DATA
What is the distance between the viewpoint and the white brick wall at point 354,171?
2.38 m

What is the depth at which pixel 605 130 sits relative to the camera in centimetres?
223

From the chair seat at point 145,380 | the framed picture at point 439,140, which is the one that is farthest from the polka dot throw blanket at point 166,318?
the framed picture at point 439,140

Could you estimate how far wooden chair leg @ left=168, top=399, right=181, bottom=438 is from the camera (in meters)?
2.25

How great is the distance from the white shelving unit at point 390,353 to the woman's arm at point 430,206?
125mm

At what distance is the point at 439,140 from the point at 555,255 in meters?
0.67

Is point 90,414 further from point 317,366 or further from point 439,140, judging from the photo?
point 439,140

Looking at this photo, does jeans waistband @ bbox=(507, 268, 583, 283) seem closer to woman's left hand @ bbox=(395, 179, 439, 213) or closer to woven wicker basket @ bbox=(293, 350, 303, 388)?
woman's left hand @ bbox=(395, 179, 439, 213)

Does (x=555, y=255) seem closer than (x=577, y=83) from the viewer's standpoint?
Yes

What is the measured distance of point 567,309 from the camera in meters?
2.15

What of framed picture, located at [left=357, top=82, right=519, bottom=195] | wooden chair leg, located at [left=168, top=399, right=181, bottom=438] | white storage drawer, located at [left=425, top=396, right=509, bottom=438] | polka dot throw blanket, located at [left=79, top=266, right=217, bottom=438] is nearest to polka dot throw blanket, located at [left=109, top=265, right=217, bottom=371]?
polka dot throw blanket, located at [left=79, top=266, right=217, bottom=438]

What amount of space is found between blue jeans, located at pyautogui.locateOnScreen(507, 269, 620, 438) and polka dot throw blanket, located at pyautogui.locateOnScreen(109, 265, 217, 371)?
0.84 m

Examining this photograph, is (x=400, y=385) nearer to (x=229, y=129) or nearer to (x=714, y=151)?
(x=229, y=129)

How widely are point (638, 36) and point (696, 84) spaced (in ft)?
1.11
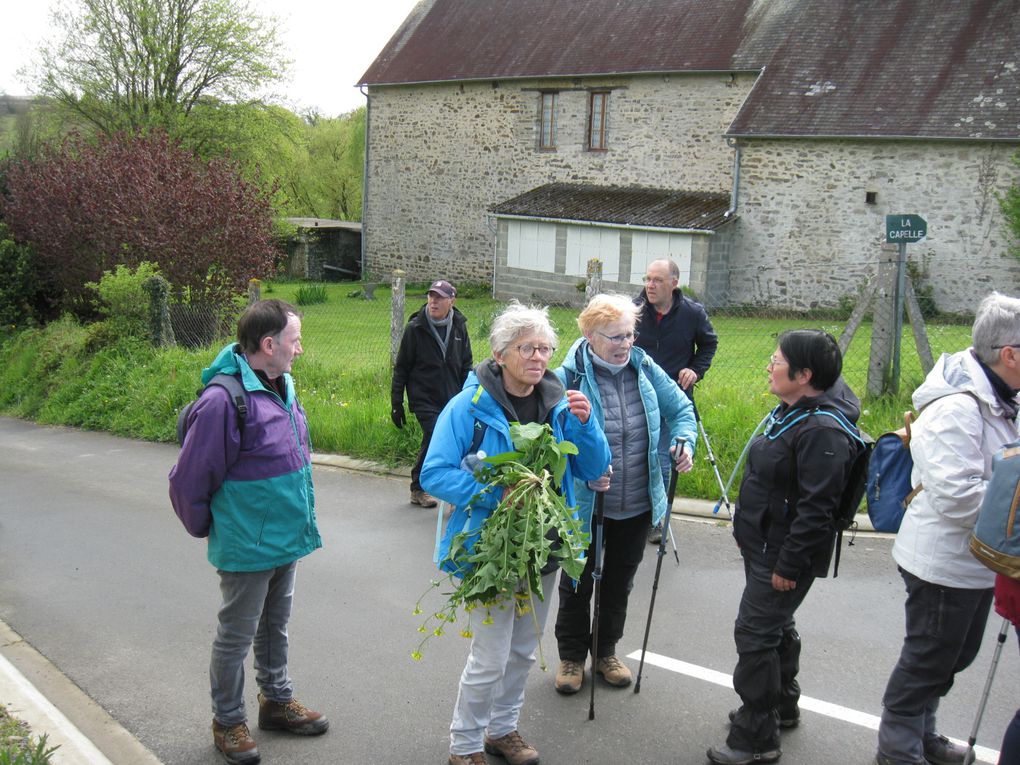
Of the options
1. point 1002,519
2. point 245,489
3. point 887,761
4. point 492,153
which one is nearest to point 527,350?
point 245,489

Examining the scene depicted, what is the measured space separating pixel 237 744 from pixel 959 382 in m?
3.33

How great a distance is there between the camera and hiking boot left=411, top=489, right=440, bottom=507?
331 inches

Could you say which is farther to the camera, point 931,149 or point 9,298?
point 931,149

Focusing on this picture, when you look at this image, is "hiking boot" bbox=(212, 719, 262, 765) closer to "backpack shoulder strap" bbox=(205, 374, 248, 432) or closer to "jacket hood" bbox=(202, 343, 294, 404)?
"backpack shoulder strap" bbox=(205, 374, 248, 432)

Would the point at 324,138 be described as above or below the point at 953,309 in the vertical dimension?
above

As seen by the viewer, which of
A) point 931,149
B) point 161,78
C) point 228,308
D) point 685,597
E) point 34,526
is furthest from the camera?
point 161,78

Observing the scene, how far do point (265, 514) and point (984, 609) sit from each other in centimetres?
296

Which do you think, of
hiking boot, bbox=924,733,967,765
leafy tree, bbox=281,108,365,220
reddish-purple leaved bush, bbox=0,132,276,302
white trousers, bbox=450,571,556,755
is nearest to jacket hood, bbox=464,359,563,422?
white trousers, bbox=450,571,556,755

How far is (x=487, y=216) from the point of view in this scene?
32062mm

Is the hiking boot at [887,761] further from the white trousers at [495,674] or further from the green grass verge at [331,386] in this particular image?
the green grass verge at [331,386]

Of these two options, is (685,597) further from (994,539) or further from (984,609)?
(994,539)

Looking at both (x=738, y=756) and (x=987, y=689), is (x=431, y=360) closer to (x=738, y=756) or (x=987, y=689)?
(x=738, y=756)

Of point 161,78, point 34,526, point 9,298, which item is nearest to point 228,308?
point 9,298

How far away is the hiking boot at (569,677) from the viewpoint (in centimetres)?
495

WORK TO COMPLETE
Reproduce the entire listing above line for line, omitting the pictures.

SOLUTION TO THIS TASK
What is the distance between the viewpoint and the white brick wall at point 354,171?
2.38 m

What is the depth at which pixel 605 130 sits relative to the camera in centimetres?
223

From the chair seat at point 145,380 | the framed picture at point 439,140, which is the one that is farthest from the polka dot throw blanket at point 166,318?
the framed picture at point 439,140

Could you estimate how far wooden chair leg @ left=168, top=399, right=181, bottom=438 is from the camera (in meters)?
2.25

How great is the distance from the white shelving unit at point 390,353 to the woman's arm at point 430,206?
125mm

At what distance is the point at 439,140 from the point at 555,255 in meters?
0.67

Is point 90,414 further from point 317,366 or further from point 439,140, judging from the photo?
point 439,140

Looking at this photo, does jeans waistband @ bbox=(507, 268, 583, 283) seem closer to woman's left hand @ bbox=(395, 179, 439, 213) or closer to woven wicker basket @ bbox=(293, 350, 303, 388)?
woman's left hand @ bbox=(395, 179, 439, 213)

Does (x=555, y=255) seem closer than (x=577, y=83) from the viewer's standpoint?
Yes

What is the measured distance of point 567,309 from the camera in meters?
2.15

What of framed picture, located at [left=357, top=82, right=519, bottom=195] | wooden chair leg, located at [left=168, top=399, right=181, bottom=438] | white storage drawer, located at [left=425, top=396, right=509, bottom=438] | polka dot throw blanket, located at [left=79, top=266, right=217, bottom=438] is nearest to polka dot throw blanket, located at [left=109, top=265, right=217, bottom=371]?
polka dot throw blanket, located at [left=79, top=266, right=217, bottom=438]

What amount of space is found between blue jeans, located at pyautogui.locateOnScreen(507, 269, 620, 438) and polka dot throw blanket, located at pyautogui.locateOnScreen(109, 265, 217, 371)?
0.84 m

Examining this photograph, is (x=400, y=385) nearer to (x=229, y=129) or nearer to (x=714, y=151)?
(x=229, y=129)

How widely are point (638, 36) and point (696, 84) spaced (in ft)?
1.11
Of the options
1. point 1002,519
2. point 245,489
3. point 887,761
4. point 492,153
which one is nearest to point 527,350?
point 245,489

Examining the scene depicted, what is the measured space separating pixel 237 744 from pixel 959 382 in m?
3.33

How great a distance is there between the camera and hiking boot left=411, top=489, right=440, bottom=507?
331 inches

Could you say which is farther to the camera, point 931,149 or point 9,298?
point 931,149

Focusing on this picture, when you look at this image, is "hiking boot" bbox=(212, 719, 262, 765) closer to "backpack shoulder strap" bbox=(205, 374, 248, 432) or closer to "jacket hood" bbox=(202, 343, 294, 404)?
"backpack shoulder strap" bbox=(205, 374, 248, 432)

Would the point at 324,138 be described as above or below the point at 953,309 in the vertical dimension?
above

As seen by the viewer, which of
A) point 931,149
B) point 161,78
C) point 228,308
D) point 685,597
E) point 34,526
is furthest from the camera?
point 161,78

Observing the scene, how far do point (265, 514) and point (984, 609) sit from each other in centimetres?
296

Which do you think, of
hiking boot, bbox=924,733,967,765
leafy tree, bbox=281,108,365,220
reddish-purple leaved bush, bbox=0,132,276,302
white trousers, bbox=450,571,556,755
is nearest to jacket hood, bbox=464,359,563,422?
white trousers, bbox=450,571,556,755

How far is (x=487, y=216) from the point of view in this scene?
32062mm

Is the hiking boot at [887,761] further from the white trousers at [495,674] or further from the green grass verge at [331,386] in this particular image?
the green grass verge at [331,386]

Of these two options, is (685,597) further from (994,539) or further from (984,609)?
(994,539)

Looking at both (x=738, y=756) and (x=987, y=689), is (x=431, y=360) closer to (x=738, y=756) or (x=987, y=689)?
(x=738, y=756)

Of point 161,78, point 34,526, point 9,298, which item is nearest to point 228,308?
point 9,298

How far away is the hiking boot at (569,677) from the viewpoint (in centimetres)?
495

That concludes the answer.